Re: [PATCH v1 11/26] x86/sev: Invalidate pages from the direct map when adding them to the RMP table

Michael Roth <michael.roth@xxxxxxx> · Thu, 25 Jan 2024 19:35:24 -0600

On Tue, Jan 16, 2024 at 12:22:39PM -0800, Dave Hansen wrote:
> On 1/16/24 08:19, Michael Roth wrote:
> > 
> > So at the very least, if we went down this path, we would be worth
> > investigating the following areas in addition to general perf testing:
> > 
> >   1) Only splitting directmap regions corresponding to kernel-allocatable
> >      *data* (hopefully that's even feasible...)
> 
> Take a look at the 64-bit memory map in here:
> 
> 	https://www.kernel.org/doc/Documentation/x86/x86_64/mm.rst
> 
> We already have separate mappings for kernel data and (normal) kernel text.
> 
> >   2) Potentially deferring the split until an SNP guest is actually
> >      run, so there isn't any impact just from having SNP enabled (though
> >      you still take a hit from RMP checks in that case so maybe it's not
> >      worthwhile, but that itself has been noted as a concern for users
> >      so it would be nice to not make things even worse).
> 
> Yes, this would be nice too.
> 
> >> Actually, where _is_ the TLB flushing here?
> > Boris pointed that out in v6, and we implemented it in v7, but it
> > completely cratered performance:
> 
> That *desperately* needs to be documented.
> 
> How can it be safe to skip the TLB flush?  It this akin to a page
> permission promotion where you go from RO->RW but can skip the TLB
> flush?  In that case, the CPU will see the RO TLB entry violation, drop
> it, and re-walk the page tables, discovering the RW entry.
> 
> Does something similar happen here where the CPU sees the 2M/4k conflict
> in the TLB, drops the 2M entry, does a re-walk then picks up the
> newly-split 2M->4k entries?
> 
> I can see how something like that would work, but it's _awfully_ subtle
> to go unmentioned.

I think the current logic relies on the fact that we don't actually have
to remove entries from the RMP table to avoid unexpected RMP #PFs,
because the owners of private PFNs are aware of what access restrictions
would be active, and non-owners of private PFNs shouldn't be trying to
write to them. 

It's only cases where a non-owner does a write via a 2MB+ mapping to that
happens to overlap a private PFN that needs to be guarded against, and
when a private PFN is removed from the directmap it will end up
splitting the 2MB mapping, and in that cases there *is* a TLB flush that
would wipe out the 2MB TLB entry.

After that point, there may still be stale 4KB TLB entries that accrue,
but by the time there is any sensible reason to use them to perform a
write, the PFN would have been transitioned back to shared state and
re-added to the directmap.

But yes, it's ugly, and we've ended up re-working this to simply split
the directmap via set_memory_4k(), which also does the expected TLB
flushing of 2MB+ mappings, and we only call it when absolutely
necessary, benefitting from the following optimizations:

  - if lookup_address() tells us the mapping is already split, no work
    splitting is needed
  - when the rmpupdate() is for a 2MB private page/RMP entry, there's no
    need to split the directmap, because there's no risk of a non-owner's
    writes overlapping with the private PFNs (RMP checks are only done on
    4KB/2MB granularity, so even a write via a 1GB directmap mapping
    would not trigger an RMP fault since the non-owner's writes would be
    to a different 2MB PFN range.

Since KVM/gmem generally allocate 2MB backing pages for private guest
memory, the above optimizations result in the directmap only needing to
be split, and only needing to acquire the cpa_lock, a handful of times
for each guest.

This also sort of gives us what we were looking for earlier: a way to
defer the directmap split until it's actually needed.

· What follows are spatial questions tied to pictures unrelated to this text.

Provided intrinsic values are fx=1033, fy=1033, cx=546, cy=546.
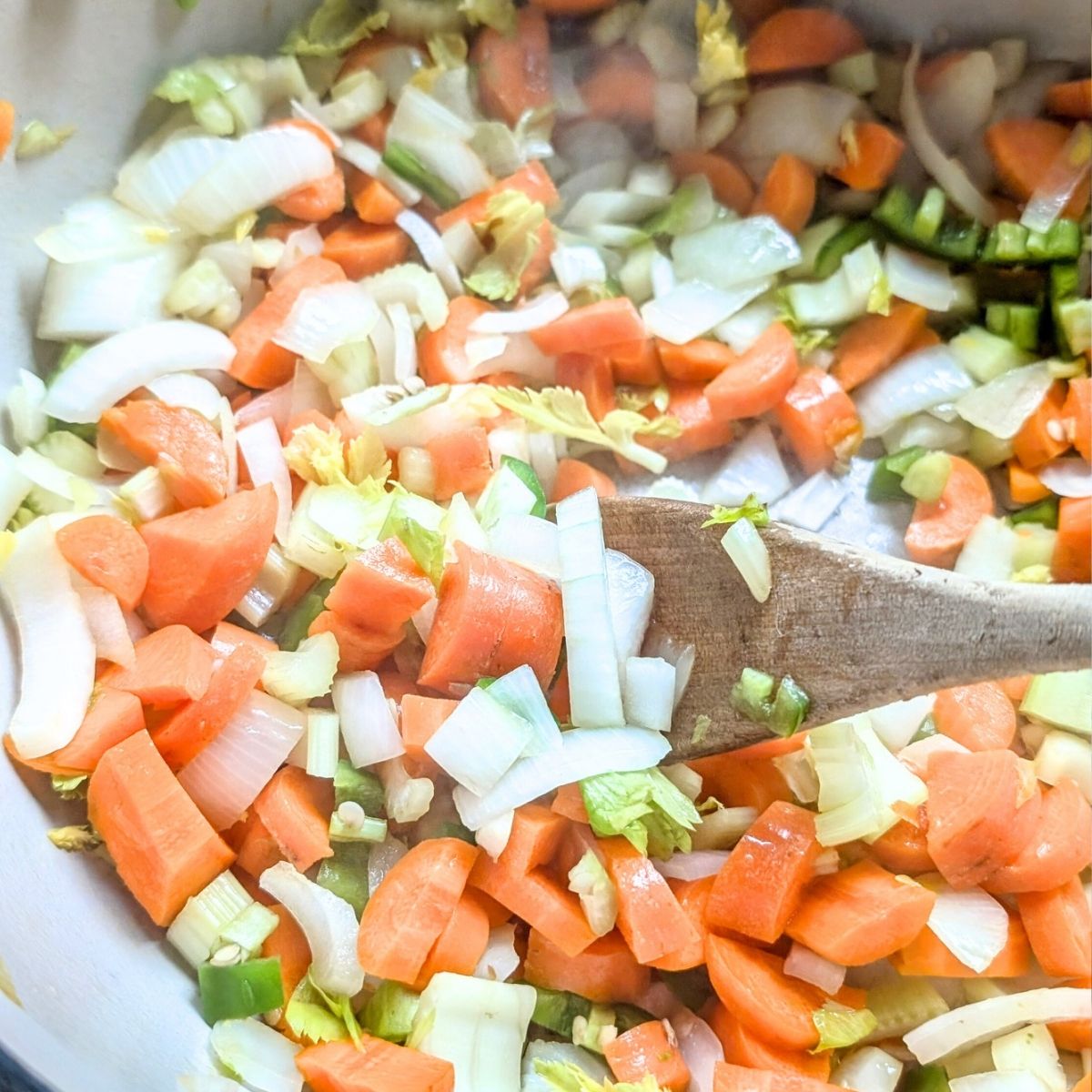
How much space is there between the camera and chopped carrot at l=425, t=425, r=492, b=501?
2.11 meters

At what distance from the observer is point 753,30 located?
2299 millimetres

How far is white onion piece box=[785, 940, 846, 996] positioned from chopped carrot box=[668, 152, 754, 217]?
1649mm

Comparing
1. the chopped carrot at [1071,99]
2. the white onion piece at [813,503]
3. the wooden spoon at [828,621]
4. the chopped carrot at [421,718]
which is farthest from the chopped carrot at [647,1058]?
the chopped carrot at [1071,99]

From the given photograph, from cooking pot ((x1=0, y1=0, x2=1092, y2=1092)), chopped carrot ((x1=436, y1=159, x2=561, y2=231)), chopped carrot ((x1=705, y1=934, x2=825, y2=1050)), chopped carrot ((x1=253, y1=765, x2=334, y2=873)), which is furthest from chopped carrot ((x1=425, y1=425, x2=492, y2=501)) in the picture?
chopped carrot ((x1=705, y1=934, x2=825, y2=1050))

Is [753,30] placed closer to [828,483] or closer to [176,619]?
[828,483]

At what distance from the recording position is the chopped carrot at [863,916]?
174 centimetres

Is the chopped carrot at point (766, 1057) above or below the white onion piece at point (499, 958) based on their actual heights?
below

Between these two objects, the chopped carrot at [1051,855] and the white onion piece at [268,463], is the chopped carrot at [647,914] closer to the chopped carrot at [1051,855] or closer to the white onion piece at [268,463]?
the chopped carrot at [1051,855]

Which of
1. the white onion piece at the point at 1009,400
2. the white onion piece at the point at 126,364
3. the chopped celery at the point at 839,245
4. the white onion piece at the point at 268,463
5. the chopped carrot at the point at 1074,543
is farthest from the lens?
the chopped celery at the point at 839,245

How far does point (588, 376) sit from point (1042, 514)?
105cm

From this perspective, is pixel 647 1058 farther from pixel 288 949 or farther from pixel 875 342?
pixel 875 342

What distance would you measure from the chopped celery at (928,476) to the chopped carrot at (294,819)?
1412 mm

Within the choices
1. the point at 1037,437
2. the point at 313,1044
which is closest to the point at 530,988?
the point at 313,1044

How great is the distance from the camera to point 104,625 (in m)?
1.75
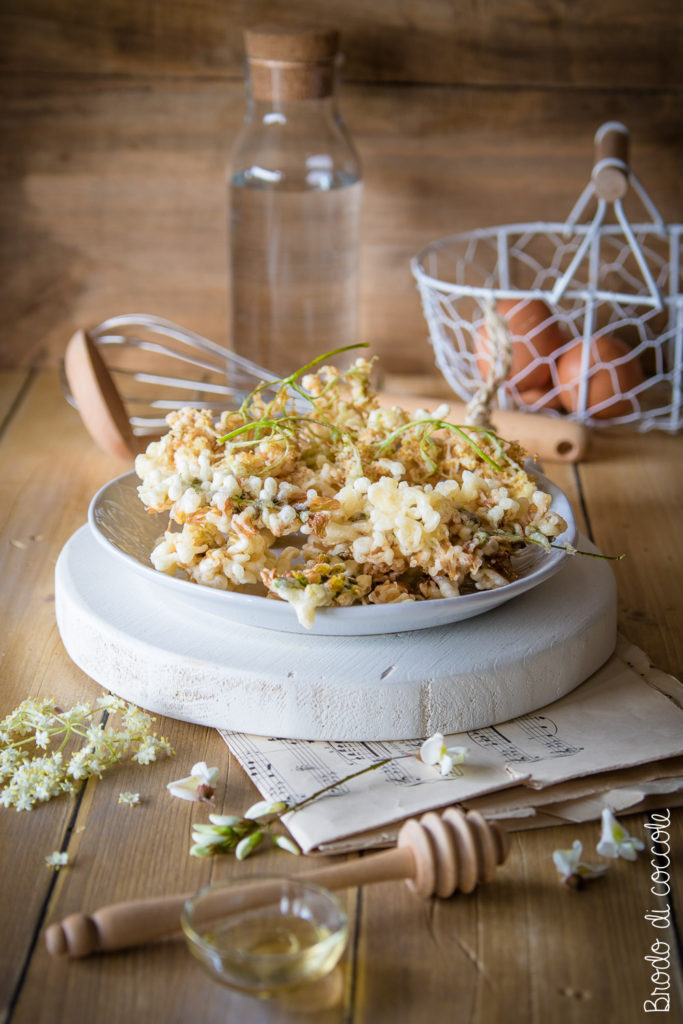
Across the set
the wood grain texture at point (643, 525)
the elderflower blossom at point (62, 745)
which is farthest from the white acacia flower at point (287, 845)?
the wood grain texture at point (643, 525)

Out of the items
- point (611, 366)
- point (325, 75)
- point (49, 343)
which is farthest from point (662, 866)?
point (49, 343)

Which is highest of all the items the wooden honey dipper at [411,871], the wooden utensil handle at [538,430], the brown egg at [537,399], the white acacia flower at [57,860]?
the wooden honey dipper at [411,871]

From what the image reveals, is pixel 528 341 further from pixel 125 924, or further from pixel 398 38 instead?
pixel 125 924

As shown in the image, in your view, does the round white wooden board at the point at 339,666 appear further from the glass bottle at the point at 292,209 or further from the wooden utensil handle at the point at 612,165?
the glass bottle at the point at 292,209

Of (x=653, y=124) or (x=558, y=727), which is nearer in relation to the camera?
(x=558, y=727)

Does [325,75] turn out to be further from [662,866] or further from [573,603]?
[662,866]

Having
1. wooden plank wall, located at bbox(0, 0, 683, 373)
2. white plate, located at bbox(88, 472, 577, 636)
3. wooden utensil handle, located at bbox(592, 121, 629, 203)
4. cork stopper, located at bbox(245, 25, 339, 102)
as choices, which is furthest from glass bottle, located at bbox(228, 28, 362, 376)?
white plate, located at bbox(88, 472, 577, 636)

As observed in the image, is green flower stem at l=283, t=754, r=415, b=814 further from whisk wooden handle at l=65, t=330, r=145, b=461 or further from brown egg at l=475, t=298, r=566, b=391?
brown egg at l=475, t=298, r=566, b=391
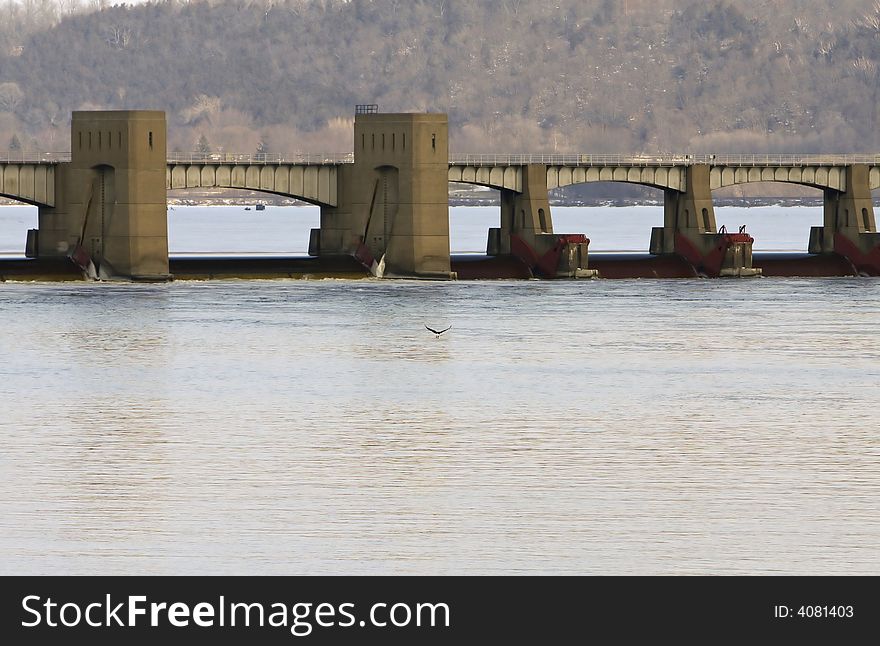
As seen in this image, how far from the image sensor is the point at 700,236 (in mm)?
148125

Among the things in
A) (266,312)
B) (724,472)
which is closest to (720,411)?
(724,472)

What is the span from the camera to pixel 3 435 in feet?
178

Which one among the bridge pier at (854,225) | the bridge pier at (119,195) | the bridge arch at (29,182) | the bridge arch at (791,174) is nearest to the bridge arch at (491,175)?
the bridge arch at (791,174)

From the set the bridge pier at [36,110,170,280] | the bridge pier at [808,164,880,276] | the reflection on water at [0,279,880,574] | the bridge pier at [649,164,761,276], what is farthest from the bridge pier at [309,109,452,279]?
the bridge pier at [808,164,880,276]

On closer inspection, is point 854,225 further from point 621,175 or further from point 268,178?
point 268,178

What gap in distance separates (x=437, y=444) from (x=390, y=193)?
8451cm

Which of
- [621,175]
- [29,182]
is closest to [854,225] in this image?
[621,175]

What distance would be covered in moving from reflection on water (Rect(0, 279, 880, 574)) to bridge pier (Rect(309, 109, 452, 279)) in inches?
1266

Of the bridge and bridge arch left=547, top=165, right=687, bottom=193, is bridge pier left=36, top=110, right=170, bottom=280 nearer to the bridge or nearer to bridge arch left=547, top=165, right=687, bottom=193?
the bridge

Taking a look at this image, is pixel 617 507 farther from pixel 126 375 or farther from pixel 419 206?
pixel 419 206

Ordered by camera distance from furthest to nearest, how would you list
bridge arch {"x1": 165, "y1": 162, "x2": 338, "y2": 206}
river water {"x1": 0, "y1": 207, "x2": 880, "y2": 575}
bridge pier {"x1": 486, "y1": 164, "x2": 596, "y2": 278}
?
bridge pier {"x1": 486, "y1": 164, "x2": 596, "y2": 278}, bridge arch {"x1": 165, "y1": 162, "x2": 338, "y2": 206}, river water {"x1": 0, "y1": 207, "x2": 880, "y2": 575}

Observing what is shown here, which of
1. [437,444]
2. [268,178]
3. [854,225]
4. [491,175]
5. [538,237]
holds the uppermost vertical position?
[491,175]

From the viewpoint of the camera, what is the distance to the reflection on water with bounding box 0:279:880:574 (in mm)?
37750

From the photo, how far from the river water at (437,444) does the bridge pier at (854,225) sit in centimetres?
4816
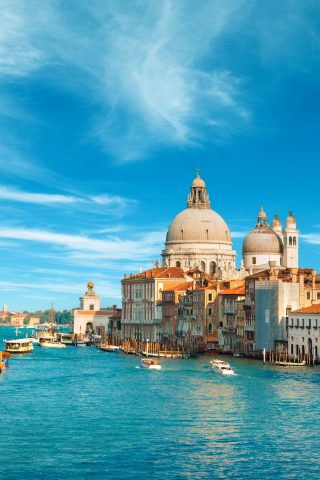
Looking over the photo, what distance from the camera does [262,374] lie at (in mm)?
59219

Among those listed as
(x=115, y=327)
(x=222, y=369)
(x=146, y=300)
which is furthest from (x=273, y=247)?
(x=222, y=369)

But rather than in
bulk, it's amortized over time, and the more it's done, the more likely it
is that the host is being used primarily to run SNP guests, and so the less
likely it is that splitting the directmap is going to cause some sort of
noticeable regression for non-SNP/non-guest workloads.

I did some basic testing to compare this against pre-splitting the
directmap, and I think it's pretty close performance-wise, so it seems like
a good, safe default. It's also fairly trivial to add a kernel cmdline
params or something later if someone wants to optimize specifically for
SNP guests.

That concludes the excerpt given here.